In Cournot duopoly market the firm takes the decision of output simultaneously assuming other firm keeps its quantity constant.

The point at which best response curve of firms intersect is the equilibrium point.

The given demand function is:

$P = 280 − q_1−q_2$

The best response function is determined by intersection of marginal revenue (MR) and marginal cost (MC) curve.

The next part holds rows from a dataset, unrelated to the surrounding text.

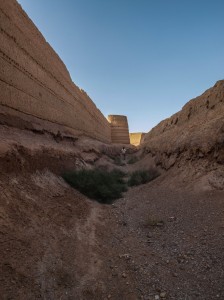 Maranjab desert (27)       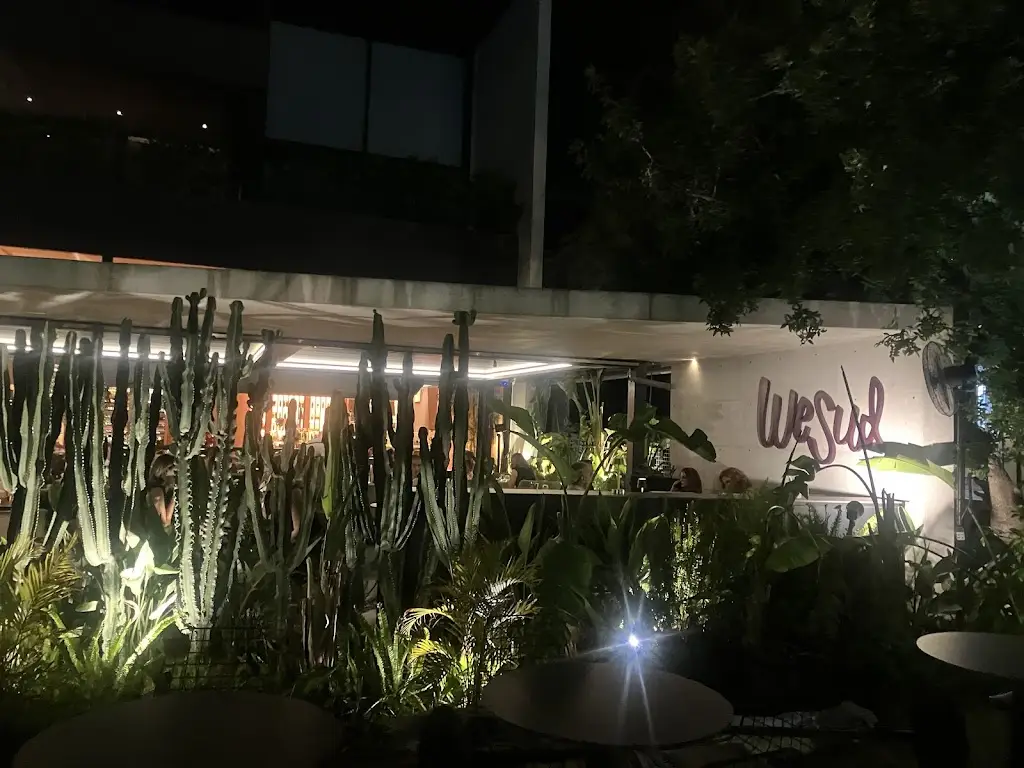 Thomas Meyer_Wesud_Voúla_Bewertung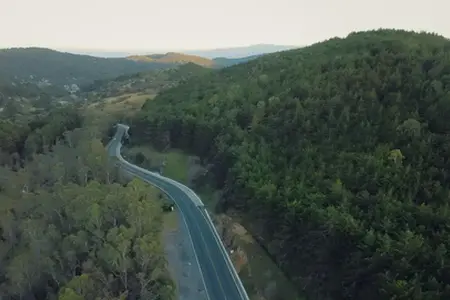 Achiziționarea vignetei pentru autostrăzi în Slovacia 2024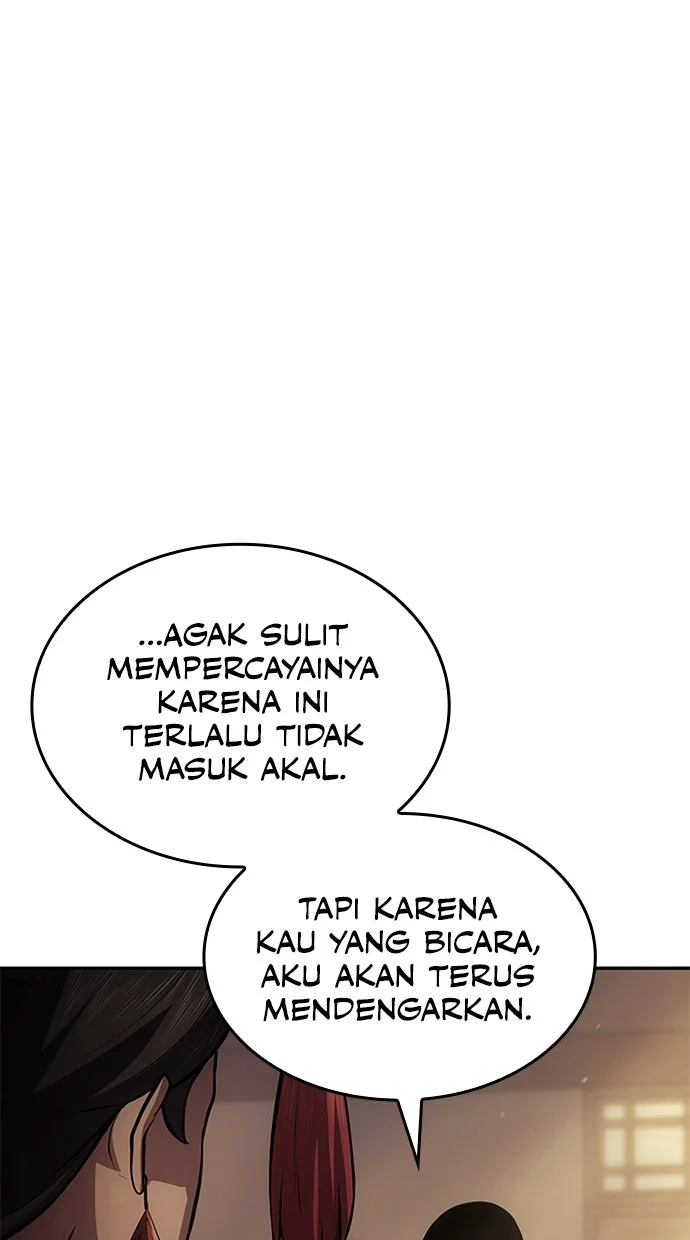 Halaman 113 dari 135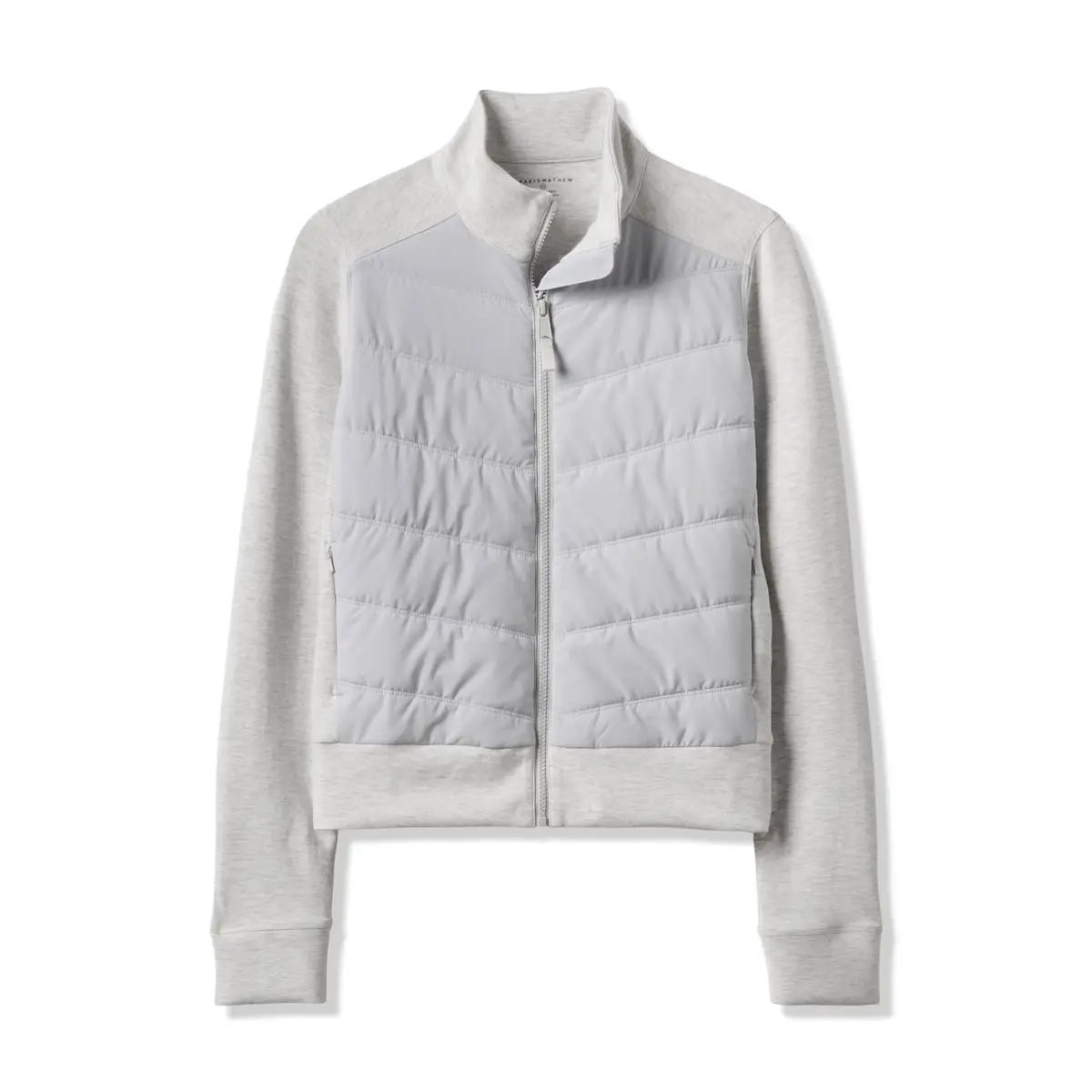 Skyloft Soft Quilted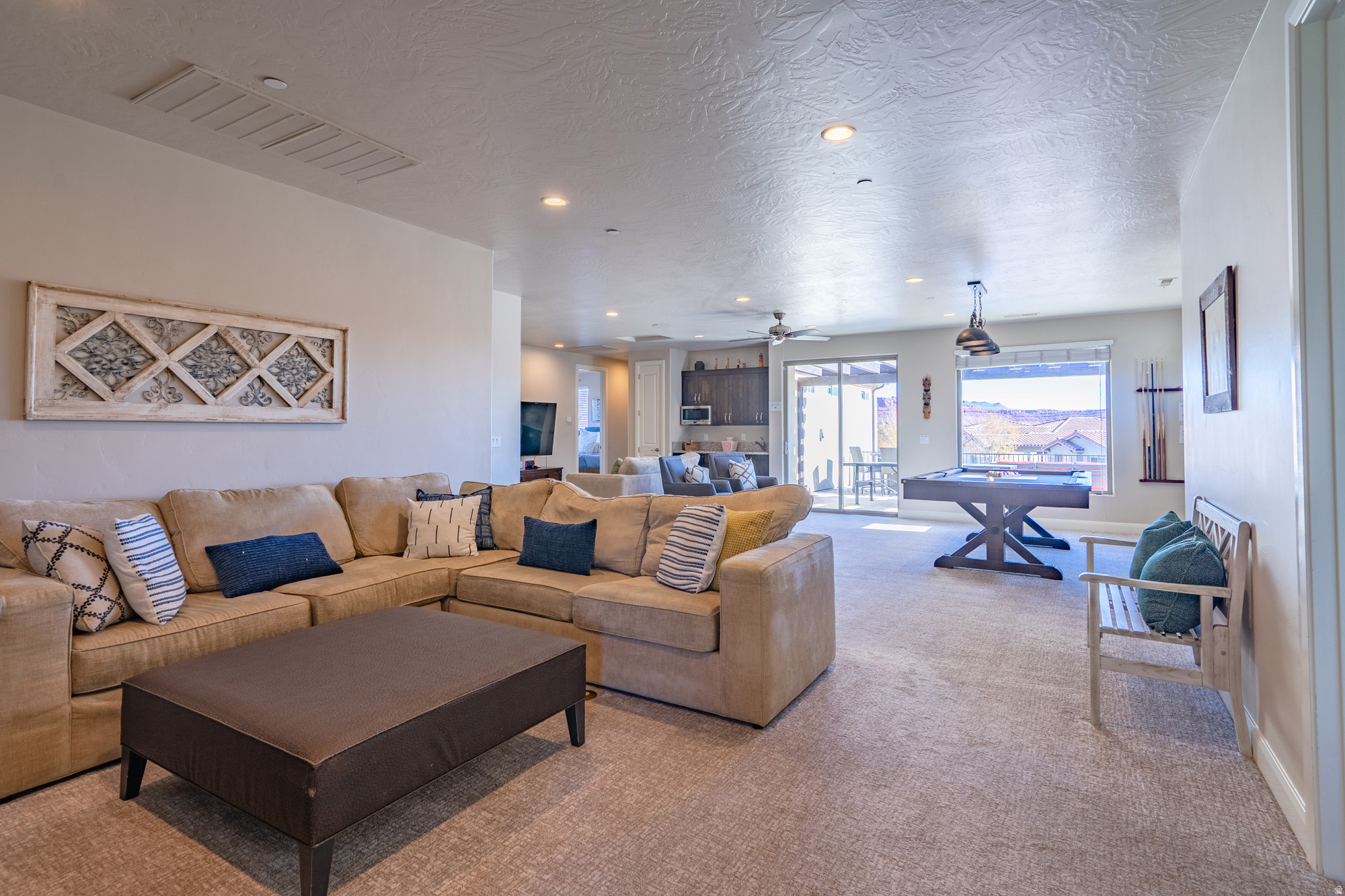 main property photo 85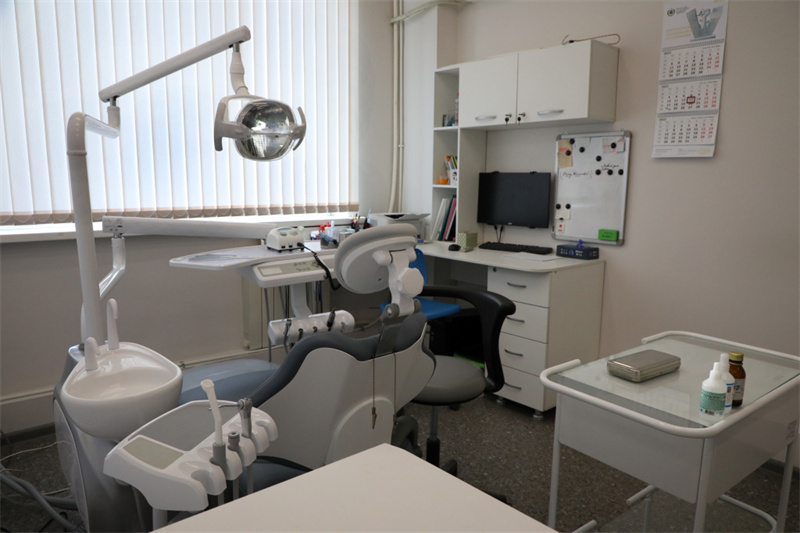 广州华立学院俄罗斯口腔医学本硕连读项目好就业吗<院校信息>2026一览表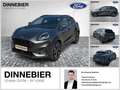 Ford Puma ST-Line X LED+Navi+Kamera+Winterpaket Grau - thumbnail 1
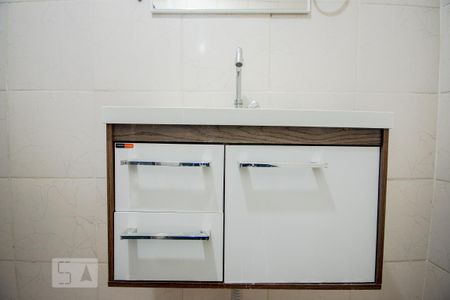 Casa à venda com 250m², 6 quartos e 1 vagaBanheiro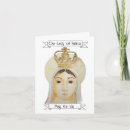Search for religion note cards Prayer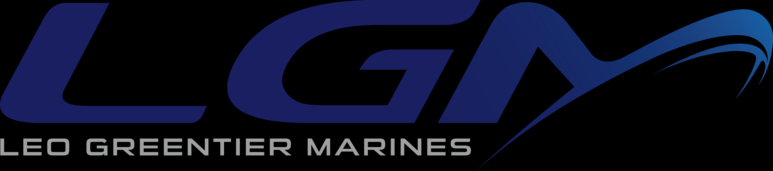 15804702161744.png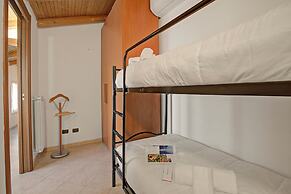 Queen Elena Home Centro Sanremo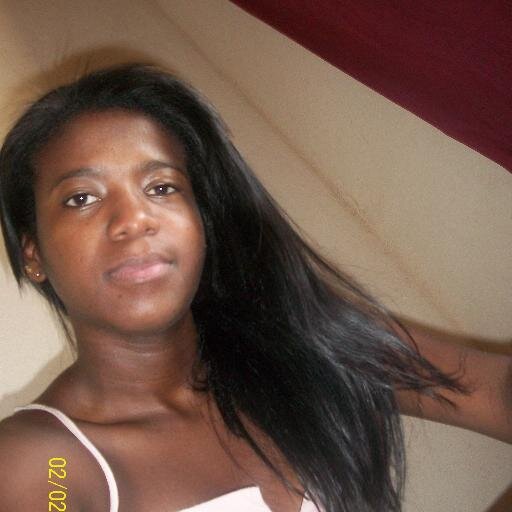 s2 s2 s2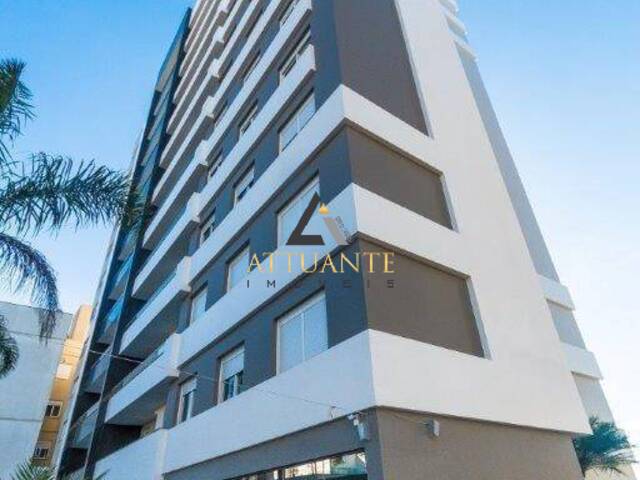 Apartamento para Venda em Caxias do Sul - 3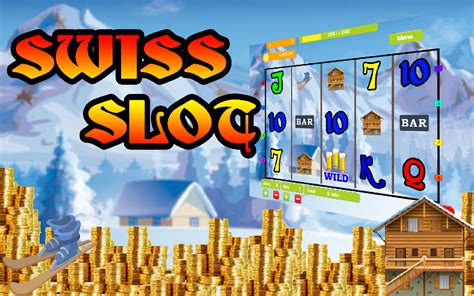 free slots jackpot iblo switzerland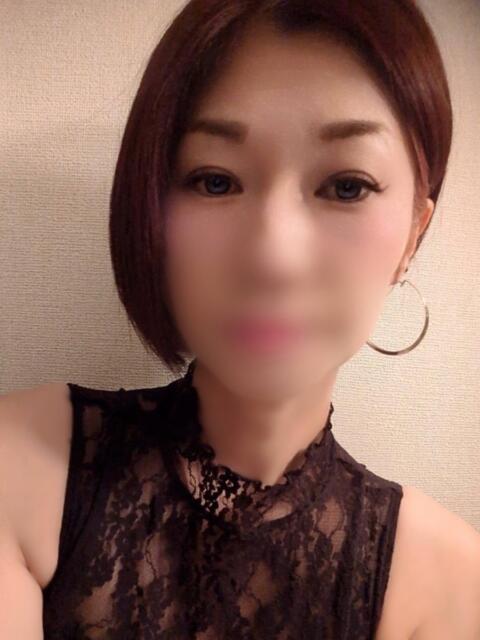 音羽(とわ) チューリップ宇都宮店（ソープランド）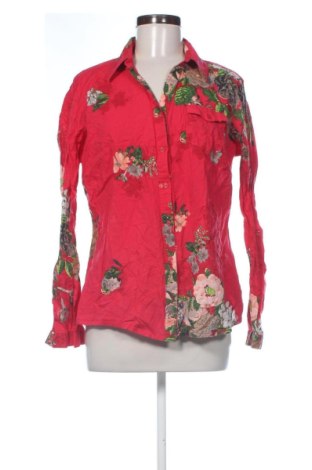 Cămașă de femei Cecil, Mărime L, Culoare Multicolor, Preț 43,99 Lei, #137218334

Best function function of firm 1:

Determine the marginal revenue (MR₁) of firm 1:

$TR_1 = Pq_1\\=(280−q_1 −q_2)q_1\\MR_1=\frac{ ∂TR_1}{∂q_1}\\=280 − 2q_1 −q_2\\ Equate\space MR\space and\space MC:\\ MR_1 =MC\\280 − 2q_1 −q_2=40\\ 240 − q_2=2q_1\\ 120 − 0.5q_2=q_1(1)$

Equation (1) is bet response function of firm 1.

Best function function of firm 2:

Determine the marginal revenue (MR₂) of firm 2:

$TR_2 = Pq_2\\=(280−q_1 −q_2)q_2\\MR_2=\frac{ ∂TR_2}{∂q_2}\\=280 − q_1 −2q_2\\ Equate\space MR\space and\space MC:\\ MR_2 =MC\\280 − q_1 −2q_2=40\\ 240 − q_1=2q_2\\ 120 − 0.5q_1=q_2(1)$

Equation (2) is bet response function of firm 1.

Substitute equation (2) in equation (1):

$120 − 0.5q_2=q_1\\ 120 − 0.5(120−0.5q_1) =q_1\\120 − 60 + 0.25q_1=q_1\\ 60 = 0.75q_1\\q_1= 80$

Substitute the value of q₁ in equation 2:

$120 − 0.5q_1=q_2\\ 120 − 0.5(80)=q_2\\ 80 =q_2$

Substitute the value of q₁ and q₂ in demand function to determine P:

$P = 280 − q_1 −q_2\\=280 − 80 − 80\\=120$

Therefore, at equilibrium quantity produced by firm 1 is 80 units, quantity produced by firm 2 is 80 units and price charged is 120 taka per unit.